Question 2: I'd really rather just chroot into the RedHat 5 install instead of virtualizing.  After all, it's Linux-on-Linux, not Windows-on-Linux, and it's not really a security issue in this case.  On RedHat 6 someone suggested "guestfish" and I've tried it out, but that only lets you inspect/update the image, not chroot into it.  I guess if it came down to it, I could start the KVM and rsync the whole image out onto my regular disk, but I was looking for something a little simpler.

Software strategy has been pushing me off of Gentoo, but if even my normal work requires virtualization/chroot, it seems I could move my main boot and desktop back to Gentoo, using the virtualization/chroot for the CAD software I need to run.

----------

## Sadako

1; You mean using gentoo as the host?

Should be very simple, only tricky bit might be replicating the network setup that you eventually get set up on your current host, but once you figure out how to di it yourself on Red Hat you should more or less know how to do it on gentoo too, tools are the same.

2; The image should be mountable via a loop device, but if it's anything other than a raw image you'll need to figure out where the filesystem within the image starts, or the mbr if partitioned, and provide that as an offset to losetup.
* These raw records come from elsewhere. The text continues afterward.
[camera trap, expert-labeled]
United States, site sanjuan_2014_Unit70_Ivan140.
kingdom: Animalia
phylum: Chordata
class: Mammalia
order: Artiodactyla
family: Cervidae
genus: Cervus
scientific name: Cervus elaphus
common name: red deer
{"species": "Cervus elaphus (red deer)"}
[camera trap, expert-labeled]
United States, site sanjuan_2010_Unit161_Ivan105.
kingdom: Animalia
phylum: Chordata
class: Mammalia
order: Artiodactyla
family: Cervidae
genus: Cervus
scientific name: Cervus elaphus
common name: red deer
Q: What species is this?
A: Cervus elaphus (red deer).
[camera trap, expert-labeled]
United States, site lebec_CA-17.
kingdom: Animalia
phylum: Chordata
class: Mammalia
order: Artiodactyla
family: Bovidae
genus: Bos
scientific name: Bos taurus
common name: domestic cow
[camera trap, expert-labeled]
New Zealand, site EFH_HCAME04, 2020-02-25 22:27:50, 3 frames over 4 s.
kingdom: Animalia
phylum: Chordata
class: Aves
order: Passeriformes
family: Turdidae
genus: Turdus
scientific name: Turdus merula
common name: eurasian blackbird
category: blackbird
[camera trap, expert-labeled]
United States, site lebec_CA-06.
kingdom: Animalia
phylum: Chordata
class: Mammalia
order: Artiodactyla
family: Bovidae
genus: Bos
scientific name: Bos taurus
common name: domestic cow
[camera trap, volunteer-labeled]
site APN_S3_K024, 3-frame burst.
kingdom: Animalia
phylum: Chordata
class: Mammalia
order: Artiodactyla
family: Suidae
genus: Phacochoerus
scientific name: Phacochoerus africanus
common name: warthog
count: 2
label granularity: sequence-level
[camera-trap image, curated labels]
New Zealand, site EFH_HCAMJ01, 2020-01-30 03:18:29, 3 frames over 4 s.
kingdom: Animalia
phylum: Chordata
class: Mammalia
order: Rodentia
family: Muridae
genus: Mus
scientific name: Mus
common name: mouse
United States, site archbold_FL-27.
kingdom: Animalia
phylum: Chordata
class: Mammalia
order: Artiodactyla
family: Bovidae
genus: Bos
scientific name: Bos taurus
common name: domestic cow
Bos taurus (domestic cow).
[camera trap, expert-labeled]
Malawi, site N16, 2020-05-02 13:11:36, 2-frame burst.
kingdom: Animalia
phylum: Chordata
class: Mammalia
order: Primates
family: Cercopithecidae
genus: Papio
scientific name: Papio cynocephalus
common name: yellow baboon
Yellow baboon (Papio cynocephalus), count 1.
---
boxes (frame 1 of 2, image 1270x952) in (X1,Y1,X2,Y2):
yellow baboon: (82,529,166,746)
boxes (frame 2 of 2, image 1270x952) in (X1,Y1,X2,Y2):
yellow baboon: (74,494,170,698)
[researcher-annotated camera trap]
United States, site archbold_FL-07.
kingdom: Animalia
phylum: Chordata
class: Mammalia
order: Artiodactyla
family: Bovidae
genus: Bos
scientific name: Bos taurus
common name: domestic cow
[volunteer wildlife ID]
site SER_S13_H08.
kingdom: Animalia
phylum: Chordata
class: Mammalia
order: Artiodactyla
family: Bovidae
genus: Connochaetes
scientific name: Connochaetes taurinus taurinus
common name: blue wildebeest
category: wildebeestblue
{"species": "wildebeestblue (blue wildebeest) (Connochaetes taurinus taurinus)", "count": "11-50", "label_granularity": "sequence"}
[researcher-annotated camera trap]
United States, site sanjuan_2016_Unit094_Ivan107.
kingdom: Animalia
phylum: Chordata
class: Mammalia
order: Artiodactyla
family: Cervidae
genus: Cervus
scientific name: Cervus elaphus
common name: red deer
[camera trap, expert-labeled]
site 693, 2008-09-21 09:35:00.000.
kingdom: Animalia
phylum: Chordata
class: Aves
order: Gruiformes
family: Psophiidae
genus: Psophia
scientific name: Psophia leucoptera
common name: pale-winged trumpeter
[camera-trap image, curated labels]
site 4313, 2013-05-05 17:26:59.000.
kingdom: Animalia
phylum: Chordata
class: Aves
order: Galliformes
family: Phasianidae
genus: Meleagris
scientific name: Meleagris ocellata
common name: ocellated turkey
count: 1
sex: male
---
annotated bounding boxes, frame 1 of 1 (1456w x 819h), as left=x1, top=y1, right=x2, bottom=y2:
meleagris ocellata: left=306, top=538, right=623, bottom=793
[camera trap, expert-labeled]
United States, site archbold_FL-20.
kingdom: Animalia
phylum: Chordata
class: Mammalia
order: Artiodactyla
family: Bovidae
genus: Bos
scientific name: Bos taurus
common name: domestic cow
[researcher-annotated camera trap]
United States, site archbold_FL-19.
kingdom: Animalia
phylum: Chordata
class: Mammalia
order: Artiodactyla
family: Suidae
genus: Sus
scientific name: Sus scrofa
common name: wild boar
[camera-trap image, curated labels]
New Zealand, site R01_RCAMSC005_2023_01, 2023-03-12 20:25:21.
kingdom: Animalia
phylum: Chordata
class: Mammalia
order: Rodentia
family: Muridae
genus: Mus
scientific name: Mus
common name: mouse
Make a backup before trying, though.  :Razz: 

----------

## depontius

 *Sadako wrote:*   

> 1; You mean using gentoo as the host?
> 
> Should be very simple, only tricky bit might be replicating the network setup that you eventually get set up on your current host, but once you figure out how to di it yourself on Red Hat you should more or less know how to do it on gentoo too, tools are the same.

 

Yes.  I've been using FC13 since getting the W510 and it has worked.  But the most recent rev of the CAD tools is very picky about having RH5.  Since my W510 is too new to run RH5 well, I've been making do with FC13 and recently started playing with RH6.  But both of those only work with older tool revs, not the newest stuff I need for non-legacy work.  If I'm going to have to work in a VM or chroot anyway, then I'd just as soon host that from Gentoo as from FC13 or RH6.

Besides, recently my FC13 install has started having DNS problems with all Mozilla products - fireox, thunderbird, and I did a quick install of seamonkey.  None of them can reach a host by name, only by numeric IP.  Even if I reach a website by numeric IP, it's highly likely that that site will make other references by name, if even to itself.  I did some probing with wireshark, and see no sign of DNS requests going out, and I'm not sure why.  Then Monday Lotus Notes started apparently having the same problem.

Add to that the fact that the rpmfusion repository isn't yet available here for RH6, which means that I'm missing some other tools that I consider pretty important.

It has been a frustrating week, and at the moment I don't have a fully workable solution other than to ssh into someone else's machine.  The RH5 VM/chroot just might be the solution, and if that is the solution I see no particular reason why it shouldn't be under Gentoo instead of FC13 or RH6.

 *Sadako wrote:*   

> 2; The image should be mountable via a loop device, but if it's anything other than a raw image you'll need to figure out where the filesystem within the image starts, or the mbr if partitioned, and provide that as an offset to losetup.
> 
> Make a backup before trying, though. 

 

As best I can tell I have a ".raw" file and it appears to have 3 partitions on it.  / is /dev/vda3, /boot is /dev/vda1, and I'll presume that /dev/vda2 exists and is swap.  With what you say in mind, I'll copy the KVM image over to my Gentoo partition and play with that, there.

----------

## zeek

What you want describes OpenVZ and VServer.  Have you looked at either of those solutions?

----------

## depontius

Not really.  I've heard of them, but figured that they're both virtualization options, and heavier than I'd ideally like to use.  I guess I can look them up, thanks.

----------

## Goverp

 *depontius wrote:*   

> Not really.  I've heard of them, but figured that they're both virtualization options, and heavier than I'd ideally like to use.  I guess I can look them up, thanks.

 

I used VServer a couple of years back to host two incompatible versions of IBM MQ server in two different VServer clients on the same laptop.  It works very well for that.  Of course, you're using the same kernel in the host and VServer systems.  I wonder whether that would trigger your application's platform detection.

If you do try VServer, I recommend enabling all the options as per the Gentoo VServer HowTo.  When I used it, I ignored some apparently optional features (I forget what) and regretted it.

----------

## Goverp

Following some links from the developer blogs on the Gentoo home page, I found a description of "linux containers" (lxc) in the Gentoo wiki.

It says that lxc supersedes VServer and OpenVZ.  I certainly recognize much of the configuration stuff from my VServer usage.  If I were looking for a chroot virtualization now, lxc looks to be the place to start.

----------